Now Bitcoin started to appreciate and (by design) the difficulty of mining went up, to the point where it became easier to mine different currencies. That's exactly where Litecoin came from. No-one day trades BRK.A... that's what BRK.B is for :). Now there are approaching 100,000 blockchain value tokens; can't call all of them coins because many are not focused on monetary value.*

Even using ASIC farms in places with ridiculously cheap electricity, it currently costs around US$8k to mine a bitcoin. As I type, the price is back down to $6745. So it's (currently) uneconomical. Funnily enough, this was exactly the conclusion of the talk I mentioned, at the $250 level when the talk was written. I don't know the breakdowns for the competitors. But like stocks, some are overvalued and some are undervalued, relative to the cost of mining them.

Now here's the part that I really don't understand. The costs of all these currencies has been broadly tracking the cost of mining them. Just like the price of a stock broadly tracks the value of the company (both tangible and intangible). But a company is worth something when it's liquidated... what is the liquidation value of a Bitcoin? Even tulips, at least you could plant the damn thing. The energy that went into mining a coin is gone! It's contributed to the heat death of the universe. If it hadn't been nailed to the perch, it would be pushing up the daisies! (ObPython.)

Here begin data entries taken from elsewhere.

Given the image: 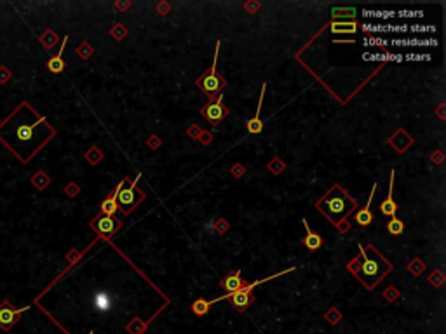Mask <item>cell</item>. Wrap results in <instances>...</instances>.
Returning <instances> with one entry per match:
<instances>
[{
  "label": "cell",
  "instance_id": "cell-1",
  "mask_svg": "<svg viewBox=\"0 0 446 334\" xmlns=\"http://www.w3.org/2000/svg\"><path fill=\"white\" fill-rule=\"evenodd\" d=\"M54 134V127L28 101L19 103L0 122V143L23 164H28Z\"/></svg>",
  "mask_w": 446,
  "mask_h": 334
},
{
  "label": "cell",
  "instance_id": "cell-2",
  "mask_svg": "<svg viewBox=\"0 0 446 334\" xmlns=\"http://www.w3.org/2000/svg\"><path fill=\"white\" fill-rule=\"evenodd\" d=\"M356 207V200L354 198H350L347 195V191L343 188H340L338 185L333 186L331 190L328 191L324 198H321L319 202H317V209L324 213L333 223H338L342 218H345L347 214L352 213V209Z\"/></svg>",
  "mask_w": 446,
  "mask_h": 334
},
{
  "label": "cell",
  "instance_id": "cell-3",
  "mask_svg": "<svg viewBox=\"0 0 446 334\" xmlns=\"http://www.w3.org/2000/svg\"><path fill=\"white\" fill-rule=\"evenodd\" d=\"M359 251H361V258H363L361 273H363V277H366V279H363V282H366V286H368V280H371V282H369V289H371L376 282L382 280V277L389 272V268H382L380 261H384V260H382L380 256L378 258L369 256V253L368 251H365V247L363 246H359Z\"/></svg>",
  "mask_w": 446,
  "mask_h": 334
},
{
  "label": "cell",
  "instance_id": "cell-4",
  "mask_svg": "<svg viewBox=\"0 0 446 334\" xmlns=\"http://www.w3.org/2000/svg\"><path fill=\"white\" fill-rule=\"evenodd\" d=\"M218 51H220V40L216 42V47H214V58H213V65H211L209 72H207L204 77H201L197 80V85L206 92L207 96H214L225 87L227 82L218 75L216 72V63H218Z\"/></svg>",
  "mask_w": 446,
  "mask_h": 334
},
{
  "label": "cell",
  "instance_id": "cell-5",
  "mask_svg": "<svg viewBox=\"0 0 446 334\" xmlns=\"http://www.w3.org/2000/svg\"><path fill=\"white\" fill-rule=\"evenodd\" d=\"M30 306H21V308H12L11 303L5 301L0 303V329L2 331H11L16 324L19 322L23 313L28 310Z\"/></svg>",
  "mask_w": 446,
  "mask_h": 334
},
{
  "label": "cell",
  "instance_id": "cell-6",
  "mask_svg": "<svg viewBox=\"0 0 446 334\" xmlns=\"http://www.w3.org/2000/svg\"><path fill=\"white\" fill-rule=\"evenodd\" d=\"M201 113L206 117L207 122H211L213 125H216L221 118L229 113L227 108L223 107V92H220V94H218L214 99H209V103H207L206 107L201 108Z\"/></svg>",
  "mask_w": 446,
  "mask_h": 334
},
{
  "label": "cell",
  "instance_id": "cell-7",
  "mask_svg": "<svg viewBox=\"0 0 446 334\" xmlns=\"http://www.w3.org/2000/svg\"><path fill=\"white\" fill-rule=\"evenodd\" d=\"M140 178H141V174H138L136 180L131 183V186L122 188V190L119 191V195H117V206H119V209L122 207V211H124L125 214L131 213V211H133V207L136 206L138 202H140V200L136 198V195H134V193H136V191H134V188H136V183L140 181Z\"/></svg>",
  "mask_w": 446,
  "mask_h": 334
},
{
  "label": "cell",
  "instance_id": "cell-8",
  "mask_svg": "<svg viewBox=\"0 0 446 334\" xmlns=\"http://www.w3.org/2000/svg\"><path fill=\"white\" fill-rule=\"evenodd\" d=\"M394 169L391 171V185H389V195L385 197V200L380 204V209H382V214L387 218H396V211H398V206H396L394 198H392V191H394Z\"/></svg>",
  "mask_w": 446,
  "mask_h": 334
},
{
  "label": "cell",
  "instance_id": "cell-9",
  "mask_svg": "<svg viewBox=\"0 0 446 334\" xmlns=\"http://www.w3.org/2000/svg\"><path fill=\"white\" fill-rule=\"evenodd\" d=\"M92 226L96 228V230L100 231L101 235L108 237V235H112V233H114V231L119 228V221L114 220V218H110V216H100V218H96V220H94Z\"/></svg>",
  "mask_w": 446,
  "mask_h": 334
},
{
  "label": "cell",
  "instance_id": "cell-10",
  "mask_svg": "<svg viewBox=\"0 0 446 334\" xmlns=\"http://www.w3.org/2000/svg\"><path fill=\"white\" fill-rule=\"evenodd\" d=\"M265 89H267V84L262 85V94H260V101H258V108H256V113H254V117L251 118V120L246 122L247 125V131L251 132V134H260L263 129V122L260 120V113H262V105H263V96H265Z\"/></svg>",
  "mask_w": 446,
  "mask_h": 334
},
{
  "label": "cell",
  "instance_id": "cell-11",
  "mask_svg": "<svg viewBox=\"0 0 446 334\" xmlns=\"http://www.w3.org/2000/svg\"><path fill=\"white\" fill-rule=\"evenodd\" d=\"M376 186H378V183H375V185H373V188H371V193H369V197H368V204H366V207H365V209H361L358 214H356V221H358V223L361 224V226H368V224H371V223H373L371 200H373V195H375Z\"/></svg>",
  "mask_w": 446,
  "mask_h": 334
},
{
  "label": "cell",
  "instance_id": "cell-12",
  "mask_svg": "<svg viewBox=\"0 0 446 334\" xmlns=\"http://www.w3.org/2000/svg\"><path fill=\"white\" fill-rule=\"evenodd\" d=\"M244 286H246V282H244L243 277H241L239 270H237V272L229 273L225 279L221 280V287H223L225 291H229V293H236V291L243 289Z\"/></svg>",
  "mask_w": 446,
  "mask_h": 334
},
{
  "label": "cell",
  "instance_id": "cell-13",
  "mask_svg": "<svg viewBox=\"0 0 446 334\" xmlns=\"http://www.w3.org/2000/svg\"><path fill=\"white\" fill-rule=\"evenodd\" d=\"M392 45H398V47H422V45H438V40L436 38H394L392 40Z\"/></svg>",
  "mask_w": 446,
  "mask_h": 334
},
{
  "label": "cell",
  "instance_id": "cell-14",
  "mask_svg": "<svg viewBox=\"0 0 446 334\" xmlns=\"http://www.w3.org/2000/svg\"><path fill=\"white\" fill-rule=\"evenodd\" d=\"M302 223L305 224V230H307V233H305V239H303V246H305L309 251H317V249H319V247L323 246V239H321V235H319V233H316V231H312V230H310V228H309V223H307L305 220H303Z\"/></svg>",
  "mask_w": 446,
  "mask_h": 334
},
{
  "label": "cell",
  "instance_id": "cell-15",
  "mask_svg": "<svg viewBox=\"0 0 446 334\" xmlns=\"http://www.w3.org/2000/svg\"><path fill=\"white\" fill-rule=\"evenodd\" d=\"M68 42V37H65V40L61 42V47H59V52L54 56V58H51L47 61V70L52 72V74H61L63 70H65V61H63V51H65V45H67Z\"/></svg>",
  "mask_w": 446,
  "mask_h": 334
},
{
  "label": "cell",
  "instance_id": "cell-16",
  "mask_svg": "<svg viewBox=\"0 0 446 334\" xmlns=\"http://www.w3.org/2000/svg\"><path fill=\"white\" fill-rule=\"evenodd\" d=\"M329 30L333 33H356L358 25L354 21H335L329 25Z\"/></svg>",
  "mask_w": 446,
  "mask_h": 334
},
{
  "label": "cell",
  "instance_id": "cell-17",
  "mask_svg": "<svg viewBox=\"0 0 446 334\" xmlns=\"http://www.w3.org/2000/svg\"><path fill=\"white\" fill-rule=\"evenodd\" d=\"M39 40H41V44L44 45V49L51 51V49H54V45L58 44V35H56L52 30H45L41 37H39Z\"/></svg>",
  "mask_w": 446,
  "mask_h": 334
},
{
  "label": "cell",
  "instance_id": "cell-18",
  "mask_svg": "<svg viewBox=\"0 0 446 334\" xmlns=\"http://www.w3.org/2000/svg\"><path fill=\"white\" fill-rule=\"evenodd\" d=\"M117 209H119V206H117V198L115 197H107L103 200V202H101V213H103V216H110V218H114V214L117 213Z\"/></svg>",
  "mask_w": 446,
  "mask_h": 334
},
{
  "label": "cell",
  "instance_id": "cell-19",
  "mask_svg": "<svg viewBox=\"0 0 446 334\" xmlns=\"http://www.w3.org/2000/svg\"><path fill=\"white\" fill-rule=\"evenodd\" d=\"M94 306H96L100 312H107V310L112 308V297L105 293L96 294V297H94Z\"/></svg>",
  "mask_w": 446,
  "mask_h": 334
},
{
  "label": "cell",
  "instance_id": "cell-20",
  "mask_svg": "<svg viewBox=\"0 0 446 334\" xmlns=\"http://www.w3.org/2000/svg\"><path fill=\"white\" fill-rule=\"evenodd\" d=\"M209 308H211V303L207 301V299H204V297H199V299H196V301L192 303V312L199 317L206 315V313L209 312Z\"/></svg>",
  "mask_w": 446,
  "mask_h": 334
},
{
  "label": "cell",
  "instance_id": "cell-21",
  "mask_svg": "<svg viewBox=\"0 0 446 334\" xmlns=\"http://www.w3.org/2000/svg\"><path fill=\"white\" fill-rule=\"evenodd\" d=\"M361 28L369 33H392V25H380V23H376V25H373V23H365Z\"/></svg>",
  "mask_w": 446,
  "mask_h": 334
},
{
  "label": "cell",
  "instance_id": "cell-22",
  "mask_svg": "<svg viewBox=\"0 0 446 334\" xmlns=\"http://www.w3.org/2000/svg\"><path fill=\"white\" fill-rule=\"evenodd\" d=\"M30 181H32V185H34L37 190H44V188H47V185L51 183V180H49V178L45 176V173H42V171H39L37 174H34Z\"/></svg>",
  "mask_w": 446,
  "mask_h": 334
},
{
  "label": "cell",
  "instance_id": "cell-23",
  "mask_svg": "<svg viewBox=\"0 0 446 334\" xmlns=\"http://www.w3.org/2000/svg\"><path fill=\"white\" fill-rule=\"evenodd\" d=\"M331 14H333V18H345L347 21H350V19L354 21V18H356V9H354V7H345V9L335 7V9H331Z\"/></svg>",
  "mask_w": 446,
  "mask_h": 334
},
{
  "label": "cell",
  "instance_id": "cell-24",
  "mask_svg": "<svg viewBox=\"0 0 446 334\" xmlns=\"http://www.w3.org/2000/svg\"><path fill=\"white\" fill-rule=\"evenodd\" d=\"M363 16L365 18H373V19H391L396 16L394 11H369V9H366V11H363Z\"/></svg>",
  "mask_w": 446,
  "mask_h": 334
},
{
  "label": "cell",
  "instance_id": "cell-25",
  "mask_svg": "<svg viewBox=\"0 0 446 334\" xmlns=\"http://www.w3.org/2000/svg\"><path fill=\"white\" fill-rule=\"evenodd\" d=\"M387 230L391 231L392 235H399L405 230V223L401 220H398V218H391V221L387 223Z\"/></svg>",
  "mask_w": 446,
  "mask_h": 334
},
{
  "label": "cell",
  "instance_id": "cell-26",
  "mask_svg": "<svg viewBox=\"0 0 446 334\" xmlns=\"http://www.w3.org/2000/svg\"><path fill=\"white\" fill-rule=\"evenodd\" d=\"M12 78V72L9 70L5 65H0V85L9 84V80Z\"/></svg>",
  "mask_w": 446,
  "mask_h": 334
},
{
  "label": "cell",
  "instance_id": "cell-27",
  "mask_svg": "<svg viewBox=\"0 0 446 334\" xmlns=\"http://www.w3.org/2000/svg\"><path fill=\"white\" fill-rule=\"evenodd\" d=\"M363 58L365 59H387V61H391V59H394V61H401L403 59V58L394 56V54H365Z\"/></svg>",
  "mask_w": 446,
  "mask_h": 334
},
{
  "label": "cell",
  "instance_id": "cell-28",
  "mask_svg": "<svg viewBox=\"0 0 446 334\" xmlns=\"http://www.w3.org/2000/svg\"><path fill=\"white\" fill-rule=\"evenodd\" d=\"M363 42H365V45H380V47H385L389 44V40H385V38H376V37H366Z\"/></svg>",
  "mask_w": 446,
  "mask_h": 334
},
{
  "label": "cell",
  "instance_id": "cell-29",
  "mask_svg": "<svg viewBox=\"0 0 446 334\" xmlns=\"http://www.w3.org/2000/svg\"><path fill=\"white\" fill-rule=\"evenodd\" d=\"M396 16H401V18H422L424 12L422 11H399V12H396Z\"/></svg>",
  "mask_w": 446,
  "mask_h": 334
},
{
  "label": "cell",
  "instance_id": "cell-30",
  "mask_svg": "<svg viewBox=\"0 0 446 334\" xmlns=\"http://www.w3.org/2000/svg\"><path fill=\"white\" fill-rule=\"evenodd\" d=\"M408 30H411V32H417V33H420V32L422 33H424V32L425 33H432V32H436V26H431V25H429V26H418L417 25V26H408Z\"/></svg>",
  "mask_w": 446,
  "mask_h": 334
},
{
  "label": "cell",
  "instance_id": "cell-31",
  "mask_svg": "<svg viewBox=\"0 0 446 334\" xmlns=\"http://www.w3.org/2000/svg\"><path fill=\"white\" fill-rule=\"evenodd\" d=\"M406 59H431V56H429V54H422V56H418V54H406Z\"/></svg>",
  "mask_w": 446,
  "mask_h": 334
},
{
  "label": "cell",
  "instance_id": "cell-32",
  "mask_svg": "<svg viewBox=\"0 0 446 334\" xmlns=\"http://www.w3.org/2000/svg\"><path fill=\"white\" fill-rule=\"evenodd\" d=\"M91 334H92V333H91Z\"/></svg>",
  "mask_w": 446,
  "mask_h": 334
}]
</instances>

So, personally, I consider digital currencies interesting but out of control. I'm staying right out of that market. I'm now a Bitcoin permabear, sorry Satoshi. Other currencies might or might not have a future. Blockchain technology has a future, I think... in fact my startup has a novel and socially beneficial use of blockchain, at least I think so. (Enquiries welcome; that's as close as I come to advertising it.)

Audie: you might choose to move this, and/or edit out my penultimate sentence; I have a meeting.

So much this.
My interpretation: Bitcoin has a cost (due to energy needed to mine the current difficulty, which is increasing on average), but no worth (unless your computer is infected with ransomware, and they only accept Bitcoin).

Looking back, even if I knew Bitcoin would be worth so much, I don,t think I would have mined it. It just rubs me the wrong way.

Mod, I look forward to my post joining this one.
 
I can’t quite grasp digital currencies much the same as with calls & puts. What I don’t understand, I stay away from. But my company does use blockchain through a company called Veem. It allows my company to receive wire transfers from international customers for free. Although they might charge new customers a fee now.